Notice that your equation is equivalent to
[;1 = \sum_{k=1}^{n-1} \left(\frac{k}{n}\right)^x = \sum_{k=1}^{n-1} \left(1-\frac{k}{n}\right)^x\right) ;]
We want to say that
[;\lim_{n \to \infty} \sum_{k=1}^{n-1} \left(1-\frac{k}{n}\right)^{n\log 2} = \sum_{k=1}^\infty \lim_{n \to \infty} \left(1-\frac{k}{n}\right)^{n\log 2} = \sum_{k=1}^\infty 2^{-k} = 1;]
To do this, consider the family of sequences ank defined by
[; a_n^k = \left(1-\frac{k}{n}\right)^{n\log 2} ;] for 0 < k < n and 0 otherwise.
Notice that since (1-k/n) and nlog 2, both considered as functions of n, is increasing for n > k, for fixed k a_nk is increasing as a function of n. Since
[;\lim_{n \to \infty} a_n^k = 2^{-k}, ;]
we have that ank <= 2-k for all n. Since this sequence is summable, the dominated convergence theorem lets us exchange the limits as we wanted to above, since of course
[;\sum_{k=1}^\infty a_n^k = \sum_{k=1}^{n-1} \left(1-\frac{k}{n}\right)^{n\log 2}.;]
In particular, for ε > 0 and n large,
[; \left|\sum_{k=1}^{n-1} \left(1-\frac{k}{n}\right)^{n\log 2} - 1\right| < \varepsilon;]
Plugging in the definition of P(n), we have equivalently that
[;\left|\sum_{k=1}^{n-1} \left(1-\frac{k}{n}\right)^{n\log 2} - \left(1-\frac{k}{n}\right)^{P(n)}\right| < \varepsilon;]
Fix a sufficiently large n, and assume that nlog 2 < P(n) (the other case is handled similarly and will give the same conclusion).
Then (1-k/n)P(n) <= (1-k/n)nlog2 for all k we care about.

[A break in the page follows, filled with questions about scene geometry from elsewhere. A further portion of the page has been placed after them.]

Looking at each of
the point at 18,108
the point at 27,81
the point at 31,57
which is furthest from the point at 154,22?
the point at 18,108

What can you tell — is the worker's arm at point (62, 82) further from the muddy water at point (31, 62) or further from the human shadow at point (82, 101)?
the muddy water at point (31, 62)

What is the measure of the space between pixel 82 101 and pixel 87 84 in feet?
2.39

In particular, for k = 1,
[; 0 < \left(1-\frac{1}{n}\right)^{n\log 2} - \left(1-\frac{1}{n}\right)^{P(n)} < \varepsilon ;]
Rearranging, we get that
[;1-\frac{\varepsilon}{\left(1-\frac{k}{n}\right)^{n\log2}} < \left(1-\frac{k}{n}\right)^{P(n)-n\log 2};]
or
[;0 < P(n)-n\log 2 < \frac{\log\left(1-\frac{\varepsilon}{(1-1/n)^{n \log2}}\right)}{\log(1-1/n)};]

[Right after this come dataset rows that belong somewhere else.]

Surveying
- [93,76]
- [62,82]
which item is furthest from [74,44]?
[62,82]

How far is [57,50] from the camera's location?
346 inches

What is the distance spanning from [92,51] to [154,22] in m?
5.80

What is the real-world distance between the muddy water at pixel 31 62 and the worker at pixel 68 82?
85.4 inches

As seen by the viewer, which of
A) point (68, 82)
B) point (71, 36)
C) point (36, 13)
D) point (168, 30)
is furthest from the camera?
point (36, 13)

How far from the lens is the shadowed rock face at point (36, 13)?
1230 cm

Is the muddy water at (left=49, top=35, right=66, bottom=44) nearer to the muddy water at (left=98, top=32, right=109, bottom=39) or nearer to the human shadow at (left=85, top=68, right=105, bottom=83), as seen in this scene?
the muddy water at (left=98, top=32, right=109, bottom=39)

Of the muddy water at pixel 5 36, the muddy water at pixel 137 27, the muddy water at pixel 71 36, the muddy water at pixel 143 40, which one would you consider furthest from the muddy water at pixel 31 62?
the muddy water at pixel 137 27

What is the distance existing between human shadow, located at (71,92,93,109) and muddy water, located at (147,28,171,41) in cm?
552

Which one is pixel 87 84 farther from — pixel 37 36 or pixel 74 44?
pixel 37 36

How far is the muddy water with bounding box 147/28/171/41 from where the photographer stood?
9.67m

Since (1-1/n)nlog 2 stay bounded, the numerator of the right-hand side stays bounded away from 0, at least if we chose ε small enough (also (1-1/n)P(n) must stay bounded, in fact less than 1, so the other case is handled). The denominator goes to negative infinity. Since the numerator is negative, at least for large enough n, we have that P(n)-nlog2 goes to 0, and thus P(n)/n-log2 does, too.